For my assignment, I have made a class Robot which has a pointer to a class State. This State class is an interface. The actual implementation of the State child classes needs to be done in a separate DLL.
I've been able to successfully make these classes in the separate DLL, so that the DLL with State's child classes (StateDLL
) only references the DLL that contains the State interface class.
The problem starts with the constructor of the Robot class. I have to let Robot's private variable State*
know what his first childclass will be, for example (where S is of type State*
)
Robot::Robot() {
S = StateDLL::StateChild1::get();
}
Does this mean that Robot needs to know about the StateDLL content? Is there a way to tell him about the childclass in any other way, or does it not matter if I let the RobotDLL reference the StateDLL (with the idea StateDLL can change a lot while the RobotDLL should be more static)?

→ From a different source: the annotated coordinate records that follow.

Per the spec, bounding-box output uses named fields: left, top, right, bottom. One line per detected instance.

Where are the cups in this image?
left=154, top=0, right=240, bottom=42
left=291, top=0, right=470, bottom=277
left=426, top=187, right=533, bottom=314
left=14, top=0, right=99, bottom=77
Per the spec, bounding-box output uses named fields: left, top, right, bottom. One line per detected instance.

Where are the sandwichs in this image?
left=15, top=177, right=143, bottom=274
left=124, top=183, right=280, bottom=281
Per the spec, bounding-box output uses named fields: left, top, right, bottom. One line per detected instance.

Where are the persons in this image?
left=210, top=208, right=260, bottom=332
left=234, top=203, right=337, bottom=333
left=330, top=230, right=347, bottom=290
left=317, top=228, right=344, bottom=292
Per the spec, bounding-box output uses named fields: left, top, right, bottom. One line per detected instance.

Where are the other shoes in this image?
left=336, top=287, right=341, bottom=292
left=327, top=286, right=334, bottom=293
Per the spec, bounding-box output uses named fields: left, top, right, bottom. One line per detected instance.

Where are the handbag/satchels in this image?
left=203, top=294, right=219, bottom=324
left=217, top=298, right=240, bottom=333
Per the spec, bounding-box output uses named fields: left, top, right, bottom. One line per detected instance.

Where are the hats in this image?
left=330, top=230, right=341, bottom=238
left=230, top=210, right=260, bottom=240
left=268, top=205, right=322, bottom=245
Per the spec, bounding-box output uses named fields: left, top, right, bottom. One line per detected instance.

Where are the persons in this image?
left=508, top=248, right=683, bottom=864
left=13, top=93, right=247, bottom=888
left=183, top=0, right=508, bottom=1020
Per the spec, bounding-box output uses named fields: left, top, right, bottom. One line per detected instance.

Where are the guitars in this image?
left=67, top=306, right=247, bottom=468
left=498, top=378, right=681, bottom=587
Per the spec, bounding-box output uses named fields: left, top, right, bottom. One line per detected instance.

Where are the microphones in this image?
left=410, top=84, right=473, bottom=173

Your Robot class should not know about the StateDLL at all, preferably it should get an instance of a State*
passed in through the constructor. That will keep the dependencies at a minimum, and allowing for exchangeable implementations, and easy testing.
To prevent the RobotDLL from getting any dependencies from the StateDLL, an interface consisting of a factory function that simply supplies a State*
would be enough to allow the StateDLL to be interchangeable with another DLL that provide the same factory function, or if you later on decides to merge the two dlls the same function can be defined within the RobotDLL.